**Reading passage**
▼▼▼

Fourth and Long: The Fight for the Soul of College Football
Page 38
“Sitting there, you’re in a state of just complete—I don’t want to say vulnerability—but you’re just completely broken,” Mauti remembered. “Defenseless. All your walls, emotionally, physically, spiritually—they’re gone.
“I knew inevitably I was going to have to look Coach O’Brien in the eye. I knew that was going to be hard to do.”
When O’Brien walked in, then stuck his hand out, Mauti saw his coach’s hand was shaking. O’Brien opened his mouth to say something, but nothing came out, and tears started coming down.
“I was relatively composed until that point,” Mauti said. “I don’t remember the exact way he put it—but his voice was shaking, and he said, ‘I’ve been around some special players, and you’re one of the best I’ve ever coached.’ We hugged. He was about to say something else, but he couldn’t take any more, and he walked out.
“He left and I’m thinking, ‘That’s my head coach—and he’s crying.’
“I was thinking about the last eight months, and how far we’ve come, from talking to him on the phone in January [after O’Brien had been named Paterno’s successor], to this. If you told me we’d be crying in each other’s arms in November, I’d have said . . . ”
Mauti looked away, shaking his head, unable to finish the sentence.

▲▲▲

**Recorded data**
▼▼▼

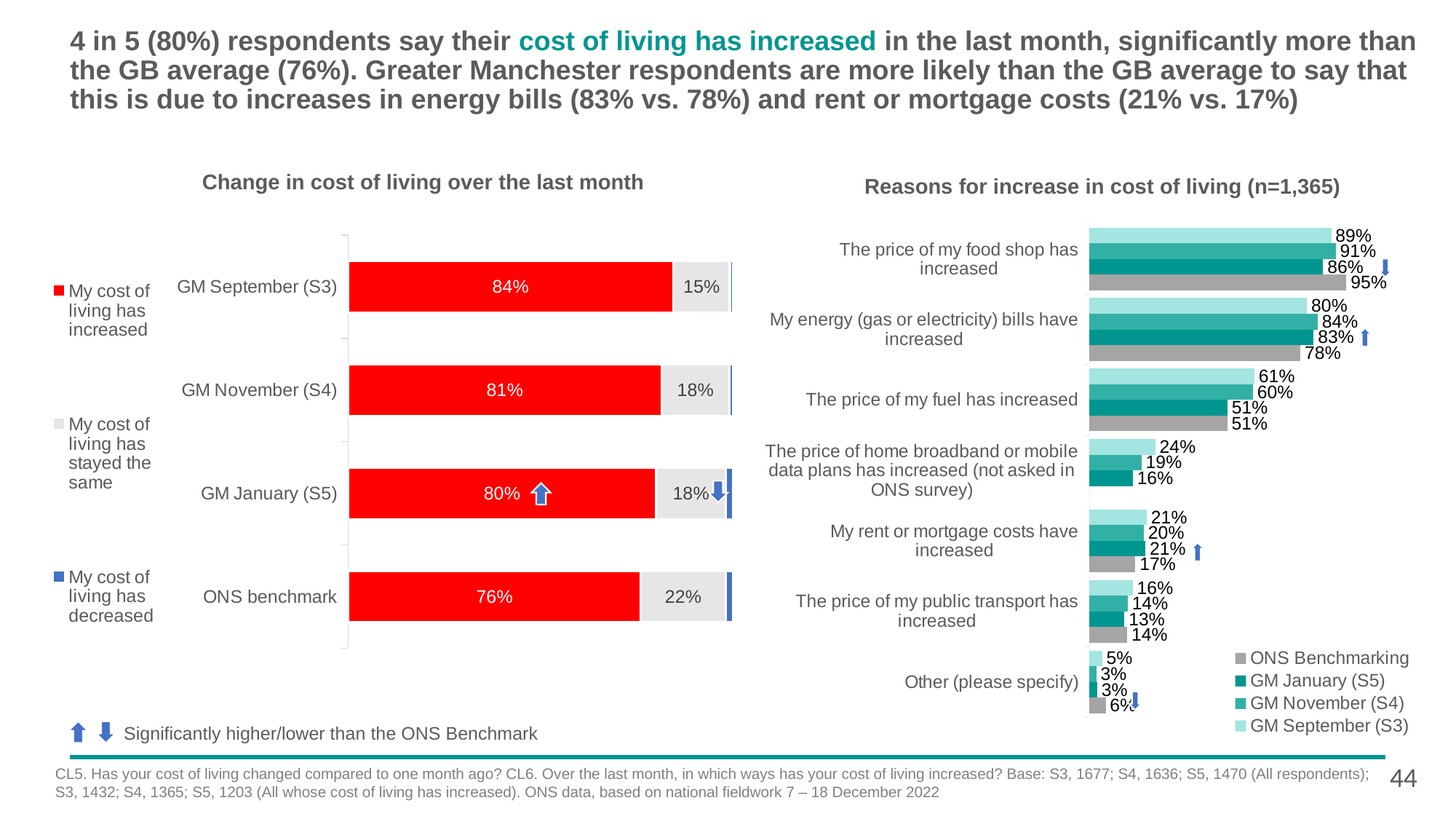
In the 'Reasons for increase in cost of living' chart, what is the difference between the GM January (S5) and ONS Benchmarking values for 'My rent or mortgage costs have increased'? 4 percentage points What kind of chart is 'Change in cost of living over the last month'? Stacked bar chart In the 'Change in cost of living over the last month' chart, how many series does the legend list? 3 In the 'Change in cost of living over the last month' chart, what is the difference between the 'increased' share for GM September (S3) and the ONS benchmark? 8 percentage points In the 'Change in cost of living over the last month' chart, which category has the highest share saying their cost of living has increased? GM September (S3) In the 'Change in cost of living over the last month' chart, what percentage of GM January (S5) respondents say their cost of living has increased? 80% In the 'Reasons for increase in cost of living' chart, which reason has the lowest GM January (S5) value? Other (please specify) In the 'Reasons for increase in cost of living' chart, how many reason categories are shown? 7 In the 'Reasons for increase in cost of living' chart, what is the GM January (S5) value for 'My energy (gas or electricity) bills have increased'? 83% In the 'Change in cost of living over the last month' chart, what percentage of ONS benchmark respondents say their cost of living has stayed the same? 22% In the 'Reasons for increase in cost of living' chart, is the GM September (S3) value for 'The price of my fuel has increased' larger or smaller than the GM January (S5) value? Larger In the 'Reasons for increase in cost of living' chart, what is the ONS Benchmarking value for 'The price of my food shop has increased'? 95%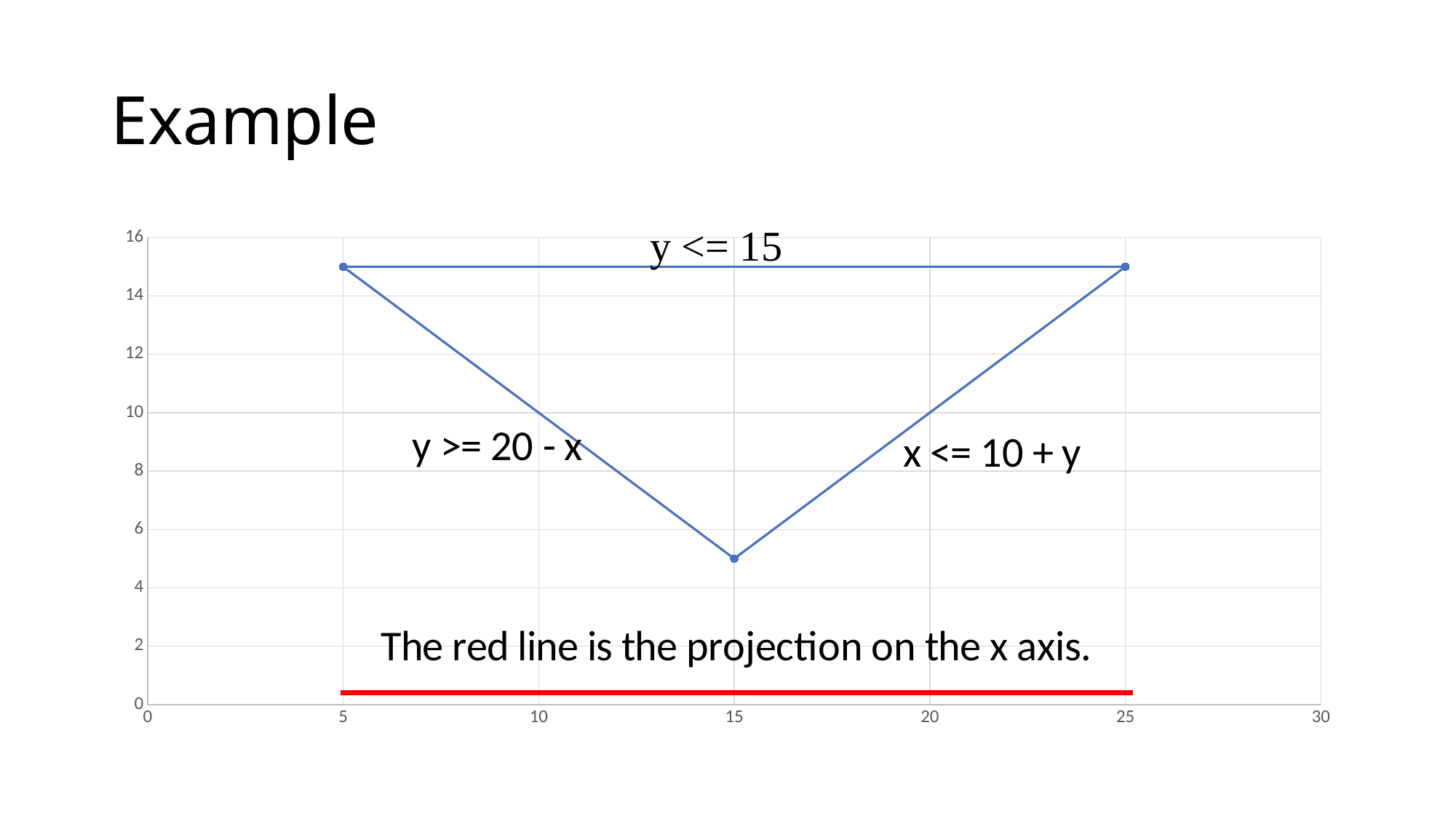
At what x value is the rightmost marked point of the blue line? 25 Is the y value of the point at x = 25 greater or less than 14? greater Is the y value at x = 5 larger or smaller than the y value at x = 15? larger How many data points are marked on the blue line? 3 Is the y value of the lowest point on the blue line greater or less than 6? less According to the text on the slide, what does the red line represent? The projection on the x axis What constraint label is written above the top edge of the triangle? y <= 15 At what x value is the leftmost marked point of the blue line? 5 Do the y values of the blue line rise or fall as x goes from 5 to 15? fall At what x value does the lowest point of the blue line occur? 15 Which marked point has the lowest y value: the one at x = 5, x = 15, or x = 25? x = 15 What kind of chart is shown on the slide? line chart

▲▲▲

**Your instructions**
Continue the college football passage about Mauti and Coach O'Brien, starting right after the line in which Mauti looks away, unable to finish the sentence.

**Answer to this task**
• • •
While I was driving back down I-96 and toward US 23 from East Lansing as dusk approached, I turned on the radio to catch some scores around the country. But instead of scores, I heard this: sources indicated that on Monday the Big Ten would announce the addition of both Maryland and Rutgers to the league.
No matter what line of work you’re in, you probably hear plenty of rumors every week, usually false. Sports writing seems to generate more than most, so any experienced reporter has to develop a healthy skepticism. Most of what you hear on sports-talk radio and TV shows barely raises an eyebrow. We become hard to surprise, and harder still to shock.
But hearing this, I actually shook my head. I turned up the volume, leaned forward, and locked my focus onto the announcer. I could not have heard that correctly.
Once I realized I had, I concluded, No way that’s true.
My brain ticked off all the reasons why. The Big Ten is defined by the Great Lakes states—even Pennsylvania touches Lake Erie, and State College feels Midwestern—and to an extent, the Great Lakes states are defined by the Big Ten. The conference is the oldest and most stable by far, and conservative in almost every respect.
When it’s added schools—Michigan State, Penn State, Nebraska—it has looked for a good fit, first and foremost. A league that could go almost two decades before adding a twelfth team was not a league that rushed itself into desperate decisions.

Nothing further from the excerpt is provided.